What’s unclear, they say, is whether that’s happening by accident or whether people are intentionally living in or moving to areas where other people — at least politically — are just like them.

  • I sense a “Bradley Effect”. Isn’t that what anyone would figure is the “correct” answer?

    Since I live in such a ‘hood, I have to tell ya the look I get when I describe where I live … not that I mind, of course, since it keeps people away from Ton Reid’s when there isn’t a Wild game. Well, that’s not a good thing, since Tom needs the business, but the point is that I often feel as though I have the good life to m’self. That is, it’s just for the rest of my rather diverse neighborhood and me.

  • Minn Whaler

    I believe we chose our home for reasons far from who else was in the neighborhood, but by school system and proximity to schools, affordability, proximity to work, etc.
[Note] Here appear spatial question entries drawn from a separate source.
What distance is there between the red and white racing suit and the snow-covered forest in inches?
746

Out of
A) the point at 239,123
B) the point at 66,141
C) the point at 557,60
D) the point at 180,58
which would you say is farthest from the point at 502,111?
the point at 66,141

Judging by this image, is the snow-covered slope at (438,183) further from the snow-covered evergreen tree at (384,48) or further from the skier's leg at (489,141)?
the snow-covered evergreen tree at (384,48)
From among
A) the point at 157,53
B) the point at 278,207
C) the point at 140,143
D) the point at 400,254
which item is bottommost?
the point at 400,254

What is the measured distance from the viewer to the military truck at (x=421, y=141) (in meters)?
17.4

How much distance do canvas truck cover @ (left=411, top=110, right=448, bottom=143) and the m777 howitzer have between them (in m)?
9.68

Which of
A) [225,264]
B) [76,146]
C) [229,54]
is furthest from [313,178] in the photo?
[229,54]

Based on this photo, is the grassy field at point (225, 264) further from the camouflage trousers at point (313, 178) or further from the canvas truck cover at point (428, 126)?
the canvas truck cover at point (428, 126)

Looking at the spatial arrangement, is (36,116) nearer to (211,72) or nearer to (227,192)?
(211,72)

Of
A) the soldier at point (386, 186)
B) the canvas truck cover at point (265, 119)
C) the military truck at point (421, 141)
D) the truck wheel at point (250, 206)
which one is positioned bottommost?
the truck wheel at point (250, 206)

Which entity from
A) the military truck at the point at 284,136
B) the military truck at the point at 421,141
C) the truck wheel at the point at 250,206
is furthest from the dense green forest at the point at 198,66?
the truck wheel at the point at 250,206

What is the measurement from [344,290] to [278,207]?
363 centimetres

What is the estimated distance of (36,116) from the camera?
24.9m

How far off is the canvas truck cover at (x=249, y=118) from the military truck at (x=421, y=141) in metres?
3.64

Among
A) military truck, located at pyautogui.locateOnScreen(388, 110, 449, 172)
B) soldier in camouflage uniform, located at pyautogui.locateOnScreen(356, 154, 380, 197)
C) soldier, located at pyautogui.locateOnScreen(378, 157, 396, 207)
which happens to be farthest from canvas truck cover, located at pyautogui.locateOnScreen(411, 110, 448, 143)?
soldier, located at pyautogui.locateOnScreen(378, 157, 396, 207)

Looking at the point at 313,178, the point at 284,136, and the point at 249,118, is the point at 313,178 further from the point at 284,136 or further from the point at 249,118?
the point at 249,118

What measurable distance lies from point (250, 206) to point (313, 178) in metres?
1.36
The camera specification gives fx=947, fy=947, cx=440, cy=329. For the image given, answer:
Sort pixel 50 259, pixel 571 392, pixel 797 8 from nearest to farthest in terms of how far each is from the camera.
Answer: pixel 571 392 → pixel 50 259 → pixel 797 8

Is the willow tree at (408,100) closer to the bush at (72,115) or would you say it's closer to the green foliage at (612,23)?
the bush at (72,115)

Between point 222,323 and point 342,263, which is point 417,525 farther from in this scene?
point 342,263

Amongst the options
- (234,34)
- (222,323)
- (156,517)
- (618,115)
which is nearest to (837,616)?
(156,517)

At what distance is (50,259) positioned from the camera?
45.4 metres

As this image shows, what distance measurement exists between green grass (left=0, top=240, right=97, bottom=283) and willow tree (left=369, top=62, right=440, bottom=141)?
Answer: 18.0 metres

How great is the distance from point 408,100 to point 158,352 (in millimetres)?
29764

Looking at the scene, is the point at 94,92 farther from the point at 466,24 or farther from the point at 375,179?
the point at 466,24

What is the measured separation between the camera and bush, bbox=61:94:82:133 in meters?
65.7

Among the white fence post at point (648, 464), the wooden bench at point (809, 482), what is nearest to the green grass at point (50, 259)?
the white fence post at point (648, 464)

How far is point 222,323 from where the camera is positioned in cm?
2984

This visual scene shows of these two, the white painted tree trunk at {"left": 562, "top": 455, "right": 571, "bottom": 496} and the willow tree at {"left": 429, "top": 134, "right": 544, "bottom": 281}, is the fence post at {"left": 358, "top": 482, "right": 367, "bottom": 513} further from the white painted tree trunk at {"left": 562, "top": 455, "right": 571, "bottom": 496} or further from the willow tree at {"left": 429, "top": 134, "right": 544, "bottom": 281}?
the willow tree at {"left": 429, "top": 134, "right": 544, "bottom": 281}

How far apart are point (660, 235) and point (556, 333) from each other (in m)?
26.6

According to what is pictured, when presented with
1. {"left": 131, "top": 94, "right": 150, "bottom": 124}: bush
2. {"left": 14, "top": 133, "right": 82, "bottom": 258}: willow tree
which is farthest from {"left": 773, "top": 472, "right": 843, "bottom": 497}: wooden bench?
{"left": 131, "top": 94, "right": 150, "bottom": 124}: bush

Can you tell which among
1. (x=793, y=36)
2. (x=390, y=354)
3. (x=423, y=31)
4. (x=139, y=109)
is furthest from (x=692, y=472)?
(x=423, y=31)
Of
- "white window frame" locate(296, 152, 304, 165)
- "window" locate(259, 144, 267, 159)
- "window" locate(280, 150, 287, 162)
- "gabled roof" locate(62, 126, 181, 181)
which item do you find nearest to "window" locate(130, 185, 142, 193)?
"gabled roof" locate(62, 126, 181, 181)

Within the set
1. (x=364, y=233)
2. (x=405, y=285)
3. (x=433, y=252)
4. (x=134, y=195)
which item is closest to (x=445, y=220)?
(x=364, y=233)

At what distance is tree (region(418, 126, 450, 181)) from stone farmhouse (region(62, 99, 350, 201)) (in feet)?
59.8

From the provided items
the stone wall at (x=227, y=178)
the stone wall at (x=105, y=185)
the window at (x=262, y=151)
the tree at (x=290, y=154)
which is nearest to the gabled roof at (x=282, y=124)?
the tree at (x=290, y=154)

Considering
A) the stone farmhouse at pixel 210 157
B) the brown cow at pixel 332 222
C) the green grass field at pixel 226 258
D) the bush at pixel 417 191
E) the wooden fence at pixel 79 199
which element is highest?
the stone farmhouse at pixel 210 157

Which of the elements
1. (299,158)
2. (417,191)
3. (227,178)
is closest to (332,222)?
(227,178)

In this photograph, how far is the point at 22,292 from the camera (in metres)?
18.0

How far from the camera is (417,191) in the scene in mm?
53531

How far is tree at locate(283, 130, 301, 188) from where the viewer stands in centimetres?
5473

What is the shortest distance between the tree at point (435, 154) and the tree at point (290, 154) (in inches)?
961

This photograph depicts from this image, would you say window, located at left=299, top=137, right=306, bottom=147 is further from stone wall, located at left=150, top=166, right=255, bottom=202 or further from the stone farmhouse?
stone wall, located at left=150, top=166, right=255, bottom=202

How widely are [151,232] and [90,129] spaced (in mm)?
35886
During the many showings and the narrowing down I don’t ever remember assessing for diversity, culture, politics, etc.

    As it happens my dear spouse and I abhor moving and when we chose we were in a small suburban community, blessed with an incredibly diverse neighborhood (mostly because of the 3M employee exchange program) but have Iranian refugees, a jewish couple from NY, a racially mixed couple: Ethiopia and America, Romanian refugees who became citizens in the minimal time allowed and invited the entire neighborhood. No matter how much fun, or warmth or diversity… It seems to me that organized religion embraces segregation and worship days whether the sabbath be Saturday or Sunday or anyday, you will not find much diversity amongst old school organized religions. Not sure how that plays into the theory presented here, but the organization “The Pew Center” points towards religion and there is nothing out there less diverse than religion.
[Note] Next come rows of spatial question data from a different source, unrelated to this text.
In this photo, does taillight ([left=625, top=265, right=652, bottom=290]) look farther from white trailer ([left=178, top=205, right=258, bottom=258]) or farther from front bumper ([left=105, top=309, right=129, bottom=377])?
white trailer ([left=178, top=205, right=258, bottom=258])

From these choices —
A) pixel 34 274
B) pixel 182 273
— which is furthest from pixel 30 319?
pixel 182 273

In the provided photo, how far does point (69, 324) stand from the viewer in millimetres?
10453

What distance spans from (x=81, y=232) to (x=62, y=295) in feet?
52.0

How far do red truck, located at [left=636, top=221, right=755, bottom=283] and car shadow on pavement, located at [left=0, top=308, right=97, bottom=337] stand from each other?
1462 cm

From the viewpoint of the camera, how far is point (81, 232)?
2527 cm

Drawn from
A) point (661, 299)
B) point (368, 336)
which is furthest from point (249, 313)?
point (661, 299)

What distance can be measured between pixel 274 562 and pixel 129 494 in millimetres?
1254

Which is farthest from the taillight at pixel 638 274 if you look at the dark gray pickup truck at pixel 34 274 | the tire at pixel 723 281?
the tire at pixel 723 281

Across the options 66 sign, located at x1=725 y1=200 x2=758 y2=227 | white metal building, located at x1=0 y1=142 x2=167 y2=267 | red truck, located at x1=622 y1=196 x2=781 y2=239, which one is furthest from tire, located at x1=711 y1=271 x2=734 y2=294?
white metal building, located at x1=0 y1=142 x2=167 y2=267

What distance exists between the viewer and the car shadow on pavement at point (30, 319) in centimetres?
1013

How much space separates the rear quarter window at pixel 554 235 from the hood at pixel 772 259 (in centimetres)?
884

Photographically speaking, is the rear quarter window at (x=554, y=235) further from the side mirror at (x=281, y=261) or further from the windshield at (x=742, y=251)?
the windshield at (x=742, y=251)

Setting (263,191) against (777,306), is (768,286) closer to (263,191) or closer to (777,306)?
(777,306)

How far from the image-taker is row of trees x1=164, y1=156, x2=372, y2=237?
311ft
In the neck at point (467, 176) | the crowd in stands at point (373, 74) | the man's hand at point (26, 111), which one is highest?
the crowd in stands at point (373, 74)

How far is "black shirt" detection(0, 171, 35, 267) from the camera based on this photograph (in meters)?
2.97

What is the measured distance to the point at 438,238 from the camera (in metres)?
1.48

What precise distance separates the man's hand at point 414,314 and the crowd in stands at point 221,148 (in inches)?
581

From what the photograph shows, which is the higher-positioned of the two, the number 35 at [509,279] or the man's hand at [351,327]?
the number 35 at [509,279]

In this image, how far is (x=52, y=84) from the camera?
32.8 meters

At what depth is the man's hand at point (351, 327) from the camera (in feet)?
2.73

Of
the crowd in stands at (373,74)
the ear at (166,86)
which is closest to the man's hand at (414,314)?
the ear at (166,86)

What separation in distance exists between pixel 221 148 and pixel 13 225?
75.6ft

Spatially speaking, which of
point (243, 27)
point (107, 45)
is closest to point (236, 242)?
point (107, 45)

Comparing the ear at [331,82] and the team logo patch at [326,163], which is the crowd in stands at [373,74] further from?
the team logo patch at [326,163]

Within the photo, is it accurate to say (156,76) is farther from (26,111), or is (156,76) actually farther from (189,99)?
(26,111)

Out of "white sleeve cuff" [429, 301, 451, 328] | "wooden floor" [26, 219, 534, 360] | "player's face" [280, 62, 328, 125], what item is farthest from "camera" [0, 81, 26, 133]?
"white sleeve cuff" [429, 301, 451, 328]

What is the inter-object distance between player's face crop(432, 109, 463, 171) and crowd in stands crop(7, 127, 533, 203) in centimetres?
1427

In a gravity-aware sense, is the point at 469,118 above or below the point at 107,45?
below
  • We purchased earlier this year in NE because we found a great house for a great price in the city… no suburbs for this urban chick… but I must say I was very happy when counting how many other Obama signs were up on my block in addition to ours. I think 7 is a good number 🙂

  • beryl k gullsgate

    Maybe it is a form of subliminal ‘tribalism’ that never leaves us…economically, culturally, politically? The need to be surrounded by sameness rather than diversity is elemental to the backside of human nature.

    “Fitting-in” deteriorates to “keeping-out” and whether it be ‘neighborhoods’ or ‘nations’ so involved, wars do, too often, become the result of that basic signature, tribalism.

    “Politics” is but one of many significant footprints marking the selective nature of “the neighborhood.”, however broad may be those boundaries?

    So, I suppose, however enlightened we may hope to be, there still exists the primitive cry…”there-goes-the-neighborhood”, the nation, the world; forever trying to fit-in by keeping-out and not recognizing the diversity of the other…

  • bsimon

    It is no surprise to me that the people who choose to live in my neighborhood would share similar political values.

    The more interesting question is what has changed since ’76. I think the answer is that we are more transient. In the 70s more people tended to buy a home and stay there, whereas more recently the trend has been to buy a ‘starter home’ and periodically ‘upgrade’. With more mobility, it seems likely there would be more self-segregation.

  • Bob

    The poll’s findings are hardly surprising. The question, “Do you like the idea of living in a diverse neighborhood?” is bound to garner lots of disingenuous “yes” responses, thereby nullifying the poll’s value; few people want to be on record as being intolerant or unappreciative of diversity.

  • Lucie Amundsen

    There’s a book about this called The Big Sort about self-segregation. Here’s a blog about it here: http://www.webdigs.com/blog/?p=233

    I’ll attest that it can simply be easier to hang out with people with similar views. When I’ve in conversations with right wing Christians I feel like we’re both carefully avoiding the Pink Jesus in the room.